### Given records
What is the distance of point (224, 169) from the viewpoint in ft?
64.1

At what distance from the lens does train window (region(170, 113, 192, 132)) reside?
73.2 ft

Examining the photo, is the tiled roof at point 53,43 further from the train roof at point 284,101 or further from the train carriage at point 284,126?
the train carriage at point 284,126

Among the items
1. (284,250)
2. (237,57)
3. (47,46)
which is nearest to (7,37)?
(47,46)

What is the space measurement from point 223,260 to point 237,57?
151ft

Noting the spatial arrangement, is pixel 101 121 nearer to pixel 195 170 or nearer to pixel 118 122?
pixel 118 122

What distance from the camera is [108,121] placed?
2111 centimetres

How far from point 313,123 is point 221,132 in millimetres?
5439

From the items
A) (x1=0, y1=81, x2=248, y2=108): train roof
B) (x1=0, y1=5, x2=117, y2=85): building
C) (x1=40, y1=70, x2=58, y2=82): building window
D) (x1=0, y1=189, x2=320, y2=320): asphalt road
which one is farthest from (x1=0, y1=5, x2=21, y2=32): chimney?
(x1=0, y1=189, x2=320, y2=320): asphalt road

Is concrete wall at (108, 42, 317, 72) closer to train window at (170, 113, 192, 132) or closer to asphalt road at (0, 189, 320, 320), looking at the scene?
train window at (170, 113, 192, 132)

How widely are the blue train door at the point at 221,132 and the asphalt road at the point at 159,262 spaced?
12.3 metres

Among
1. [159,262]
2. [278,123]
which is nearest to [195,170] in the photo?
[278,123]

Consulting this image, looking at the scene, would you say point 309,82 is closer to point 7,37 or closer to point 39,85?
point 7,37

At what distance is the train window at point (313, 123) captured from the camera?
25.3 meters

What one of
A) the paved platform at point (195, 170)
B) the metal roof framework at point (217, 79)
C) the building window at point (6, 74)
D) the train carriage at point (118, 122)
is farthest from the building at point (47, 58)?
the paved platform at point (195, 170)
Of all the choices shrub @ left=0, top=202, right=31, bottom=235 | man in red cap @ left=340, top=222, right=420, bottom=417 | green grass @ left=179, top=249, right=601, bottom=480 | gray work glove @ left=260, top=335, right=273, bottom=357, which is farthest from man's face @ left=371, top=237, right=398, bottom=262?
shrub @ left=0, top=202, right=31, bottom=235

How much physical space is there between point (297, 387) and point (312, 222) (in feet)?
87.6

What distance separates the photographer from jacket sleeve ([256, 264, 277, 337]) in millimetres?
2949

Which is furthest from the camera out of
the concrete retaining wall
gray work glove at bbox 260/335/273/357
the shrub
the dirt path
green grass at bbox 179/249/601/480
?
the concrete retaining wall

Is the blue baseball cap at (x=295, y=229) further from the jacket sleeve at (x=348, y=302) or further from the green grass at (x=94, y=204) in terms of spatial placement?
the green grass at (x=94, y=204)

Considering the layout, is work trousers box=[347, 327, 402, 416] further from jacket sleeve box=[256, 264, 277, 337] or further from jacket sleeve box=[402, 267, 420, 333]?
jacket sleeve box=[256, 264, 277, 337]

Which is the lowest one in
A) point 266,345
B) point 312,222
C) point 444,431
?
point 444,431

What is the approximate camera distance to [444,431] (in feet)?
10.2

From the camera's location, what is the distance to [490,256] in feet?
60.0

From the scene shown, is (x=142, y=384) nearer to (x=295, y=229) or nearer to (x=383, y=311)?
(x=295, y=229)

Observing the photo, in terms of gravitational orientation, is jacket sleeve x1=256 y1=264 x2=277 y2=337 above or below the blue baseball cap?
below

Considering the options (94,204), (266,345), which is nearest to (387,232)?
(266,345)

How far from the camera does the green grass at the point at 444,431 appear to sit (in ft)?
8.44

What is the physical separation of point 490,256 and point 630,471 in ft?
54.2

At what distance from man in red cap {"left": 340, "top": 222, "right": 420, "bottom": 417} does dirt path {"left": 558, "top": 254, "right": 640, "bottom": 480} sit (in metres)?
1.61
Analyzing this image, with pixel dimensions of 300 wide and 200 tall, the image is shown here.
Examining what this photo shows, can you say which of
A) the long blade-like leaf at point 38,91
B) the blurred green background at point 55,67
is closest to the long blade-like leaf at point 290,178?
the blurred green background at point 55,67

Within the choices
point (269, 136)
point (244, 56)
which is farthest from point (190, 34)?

### Directions
Reproduce all of the entries above verbatim, line by line, without altering any word, number, or punctuation mark.

### Correct answer
What is the distance of point (224, 169) from the viewpoint in ft?
64.1

At what distance from the lens does train window (region(170, 113, 192, 132)) reside?
73.2 ft

Examining the photo, is the tiled roof at point 53,43 further from the train roof at point 284,101 or further from the train carriage at point 284,126?
the train carriage at point 284,126

Among the items
1. (284,250)
2. (237,57)
3. (47,46)
which is nearest to (7,37)?
(47,46)

What is the space measurement from point 223,260 to point 237,57?
151ft

Noting the spatial arrangement, is pixel 101 121 nearer to pixel 195 170 or nearer to pixel 118 122?
pixel 118 122

What distance from the camera is [108,121] placed?
2111 centimetres

How far from point 313,123 is point 221,132 in millimetres?
5439

From the items
A) (x1=0, y1=81, x2=248, y2=108): train roof
B) (x1=0, y1=5, x2=117, y2=85): building
C) (x1=40, y1=70, x2=58, y2=82): building window
D) (x1=0, y1=189, x2=320, y2=320): asphalt road
which one is farthest from (x1=0, y1=5, x2=21, y2=32): chimney?
(x1=0, y1=189, x2=320, y2=320): asphalt road

Is concrete wall at (108, 42, 317, 72) closer to train window at (170, 113, 192, 132) or closer to asphalt road at (0, 189, 320, 320), looking at the scene?
train window at (170, 113, 192, 132)

How widely are the blue train door at the point at 221,132 and the asphalt road at the point at 159,262 spaced?
12.3 metres

Among
1. [159,262]
2. [278,123]
which is nearest to [195,170] in the photo?
[278,123]

Consulting this image, looking at the scene, would you say point 309,82 is closer to point 7,37 or closer to point 39,85?
point 7,37

At what distance is the train window at point (313, 123) captured from the camera?
25.3 meters

What one of
A) the paved platform at point (195, 170)
B) the metal roof framework at point (217, 79)
C) the building window at point (6, 74)
D) the train carriage at point (118, 122)
is farthest from the building at point (47, 58)?
the paved platform at point (195, 170)
Of all the choices shrub @ left=0, top=202, right=31, bottom=235 | man in red cap @ left=340, top=222, right=420, bottom=417 | green grass @ left=179, top=249, right=601, bottom=480 | gray work glove @ left=260, top=335, right=273, bottom=357, which is farthest from man's face @ left=371, top=237, right=398, bottom=262?
shrub @ left=0, top=202, right=31, bottom=235

How much physical space is there between point (297, 387) and point (312, 222) (in feet)?
87.6

What distance separates the photographer from jacket sleeve ([256, 264, 277, 337]) in millimetres?
2949

Which is furthest from the camera out of
the concrete retaining wall
gray work glove at bbox 260/335/273/357
the shrub
the dirt path
green grass at bbox 179/249/601/480
?
the concrete retaining wall

Is the blue baseball cap at (x=295, y=229) further from the jacket sleeve at (x=348, y=302) or further from the green grass at (x=94, y=204) in terms of spatial placement?
the green grass at (x=94, y=204)

Considering the layout, is work trousers box=[347, 327, 402, 416] further from jacket sleeve box=[256, 264, 277, 337] or further from jacket sleeve box=[402, 267, 420, 333]?
jacket sleeve box=[256, 264, 277, 337]

Which is the lowest one in
A) point 266,345
B) point 312,222
C) point 444,431
?
point 444,431

What is the approximate camera distance to [444,431] (in feet)?
10.2

From the camera's location, what is the distance to [490,256] in feet?
60.0

From the scene shown, is (x=142, y=384) nearer to (x=295, y=229) or nearer to (x=383, y=311)?
(x=295, y=229)

Observing the photo, in terms of gravitational orientation, is jacket sleeve x1=256 y1=264 x2=277 y2=337 above or below the blue baseball cap?
below

Considering the options (94,204), (266,345), which is nearest to (387,232)?
(266,345)

How far from the camera does the green grass at the point at 444,431 appear to sit (in ft)?
8.44

What is the physical separation of point 490,256 and point 630,471 in ft?
54.2

At what distance from man in red cap {"left": 340, "top": 222, "right": 420, "bottom": 417} does dirt path {"left": 558, "top": 254, "right": 640, "bottom": 480} sit (in metres)?
1.61
Analyzing this image, with pixel dimensions of 300 wide and 200 tall, the image is shown here.
Examining what this photo shows, can you say which of
A) the long blade-like leaf at point 38,91
B) the blurred green background at point 55,67
is closest to the long blade-like leaf at point 290,178?
the blurred green background at point 55,67

Within the choices
point (269, 136)
point (244, 56)
which is farthest from point (190, 34)?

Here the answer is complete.